◆ Quoted passage
■ ■ ■

Todd Sievers

No. 16
- Position: Placekicker

Personal information
- Born: April 1, 1980 (age 45) Ankeny, Iowa, U.S.
- Height: 6 ft 3 in (1.91 m)
- Weight: 215 lb (98 kg)

Career information
- College: Miami (FL)
- NFL draft: 2003: undrafted

Career history
- Houston Texans (2003–2004)*; Austin Wranglers (2005–2006); Dallas Desperados (2007);
- * Offseason and/or practice squad member only

Awards and highlights
- BCS national champion (2001); First-team All-American (2001); 2× All-Big East (2001, 2002);

Career Arena League statistics
- Field goals made: 30
- Field goals attempted: 55
- Extra points made: 256
- Extra points attempted: 281
- Tackles: 9
- Stats at ArenaFan.com

= Todd Sievers =

American football player (born 1980)

■ ■ ■

◆ Dataset rows
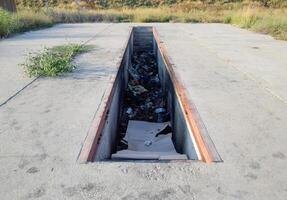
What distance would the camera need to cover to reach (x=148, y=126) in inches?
294

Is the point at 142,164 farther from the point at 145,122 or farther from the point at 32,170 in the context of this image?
the point at 145,122

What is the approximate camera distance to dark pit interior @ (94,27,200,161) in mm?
5012

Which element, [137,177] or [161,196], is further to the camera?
[137,177]

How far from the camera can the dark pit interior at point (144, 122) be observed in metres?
5.01

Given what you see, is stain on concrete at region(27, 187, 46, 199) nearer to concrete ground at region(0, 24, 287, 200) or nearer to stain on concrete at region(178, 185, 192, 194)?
concrete ground at region(0, 24, 287, 200)

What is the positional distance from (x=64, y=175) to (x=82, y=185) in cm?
25

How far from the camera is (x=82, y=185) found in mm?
3326

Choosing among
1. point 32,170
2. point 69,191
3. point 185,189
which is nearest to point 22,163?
point 32,170

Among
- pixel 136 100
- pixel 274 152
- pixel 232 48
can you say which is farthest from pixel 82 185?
pixel 232 48

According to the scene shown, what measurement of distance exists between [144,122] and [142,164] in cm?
399

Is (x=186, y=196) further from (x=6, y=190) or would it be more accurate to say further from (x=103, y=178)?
(x=6, y=190)

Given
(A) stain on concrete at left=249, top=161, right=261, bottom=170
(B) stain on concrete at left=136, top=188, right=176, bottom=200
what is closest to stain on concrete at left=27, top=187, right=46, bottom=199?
(B) stain on concrete at left=136, top=188, right=176, bottom=200

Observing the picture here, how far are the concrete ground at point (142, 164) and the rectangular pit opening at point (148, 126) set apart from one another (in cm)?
17

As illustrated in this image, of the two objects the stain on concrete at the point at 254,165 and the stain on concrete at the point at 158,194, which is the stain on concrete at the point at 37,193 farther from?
the stain on concrete at the point at 254,165
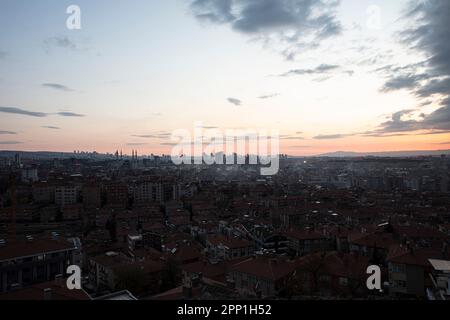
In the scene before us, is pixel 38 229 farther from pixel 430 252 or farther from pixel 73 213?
pixel 430 252

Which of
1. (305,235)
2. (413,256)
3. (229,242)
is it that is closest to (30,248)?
→ (229,242)

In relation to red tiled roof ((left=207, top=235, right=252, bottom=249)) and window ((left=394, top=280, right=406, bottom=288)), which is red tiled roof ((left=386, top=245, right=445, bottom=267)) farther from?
red tiled roof ((left=207, top=235, right=252, bottom=249))

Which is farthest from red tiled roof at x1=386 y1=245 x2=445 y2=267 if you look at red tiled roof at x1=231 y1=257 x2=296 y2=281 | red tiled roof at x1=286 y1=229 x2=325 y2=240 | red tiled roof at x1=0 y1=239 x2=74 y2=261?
red tiled roof at x1=0 y1=239 x2=74 y2=261

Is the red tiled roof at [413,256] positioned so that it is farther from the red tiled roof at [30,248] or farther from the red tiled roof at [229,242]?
the red tiled roof at [30,248]

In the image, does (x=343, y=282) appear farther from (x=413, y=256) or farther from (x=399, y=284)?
(x=413, y=256)

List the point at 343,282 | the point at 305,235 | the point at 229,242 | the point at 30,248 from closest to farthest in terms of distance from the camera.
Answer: the point at 343,282
the point at 30,248
the point at 229,242
the point at 305,235

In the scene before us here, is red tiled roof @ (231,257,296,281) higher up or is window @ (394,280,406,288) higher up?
red tiled roof @ (231,257,296,281)

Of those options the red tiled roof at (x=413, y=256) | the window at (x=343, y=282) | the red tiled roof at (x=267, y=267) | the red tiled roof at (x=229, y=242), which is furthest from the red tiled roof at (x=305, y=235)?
the window at (x=343, y=282)
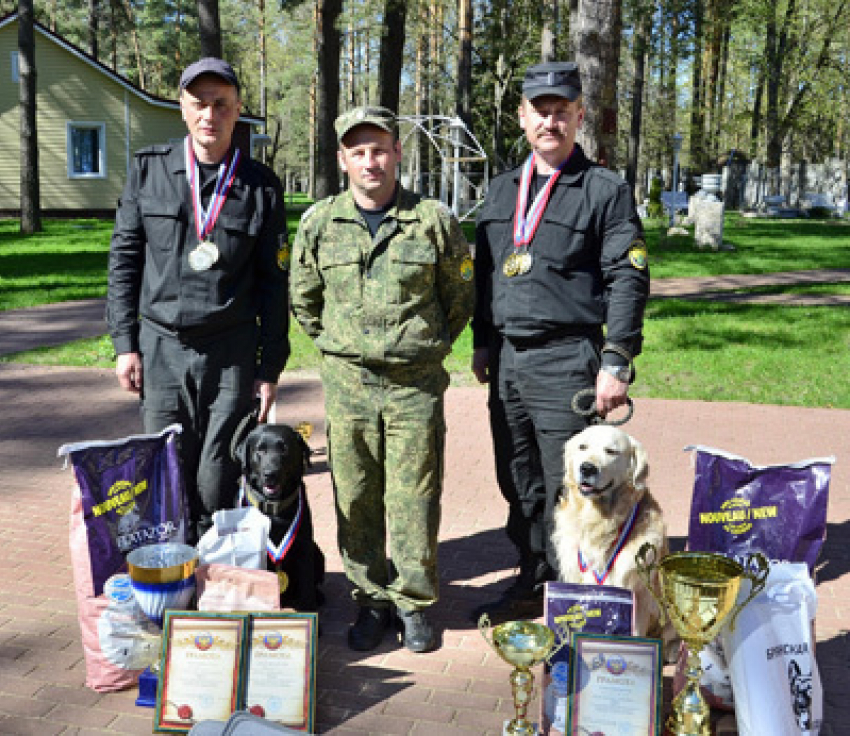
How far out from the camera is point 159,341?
404 cm

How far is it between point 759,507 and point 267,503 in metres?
2.19

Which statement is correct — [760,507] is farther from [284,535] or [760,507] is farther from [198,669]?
[198,669]

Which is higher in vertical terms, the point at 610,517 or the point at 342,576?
the point at 610,517

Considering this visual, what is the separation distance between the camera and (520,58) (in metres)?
32.7

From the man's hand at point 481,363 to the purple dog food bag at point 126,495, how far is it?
1.48m

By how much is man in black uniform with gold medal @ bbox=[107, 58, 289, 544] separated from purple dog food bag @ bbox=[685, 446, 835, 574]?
2.04m

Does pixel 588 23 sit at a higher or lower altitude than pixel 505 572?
higher

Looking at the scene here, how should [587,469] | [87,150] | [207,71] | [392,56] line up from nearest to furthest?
[587,469]
[207,71]
[392,56]
[87,150]

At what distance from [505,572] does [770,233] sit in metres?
23.2

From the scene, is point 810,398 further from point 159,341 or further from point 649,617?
point 159,341

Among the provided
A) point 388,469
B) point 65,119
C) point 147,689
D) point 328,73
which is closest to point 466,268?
point 388,469

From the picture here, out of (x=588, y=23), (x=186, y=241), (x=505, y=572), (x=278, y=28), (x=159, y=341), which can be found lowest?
(x=505, y=572)

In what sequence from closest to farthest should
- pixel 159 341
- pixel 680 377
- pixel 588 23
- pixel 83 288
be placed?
pixel 159 341 < pixel 588 23 < pixel 680 377 < pixel 83 288

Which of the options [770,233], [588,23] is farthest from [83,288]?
[770,233]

■ ■ ■

◆ Things to do
1 > From the Todd Sievers profile, copy the part that opens with the words containing "Awards and highlights" and closes with "player (born 1980)".
2 > Answer these questions using the Todd Sievers profile:
(a) Which college did Sievers attend?
(b) Which team is listed for him in 2007?
(c) How many extra points did he make in his Arena League career?

◆ Task solutions
1 >
Awards and highlights
- BCS national champion (2001); First-team All-American (2001); 2× All-Big East (2001, 2002);

Career Arena League statistics
- Field goals made: 30
- Field goals attempted: 55
- Extra points made: 256
- Extra points attempted: 281
- Tackles: 9
- Stats at ArenaFan.com

= Todd Sievers =

American football player (born 1980)

2 >
(a) Miami (FL)
(b) Dallas Desperados
(c) 256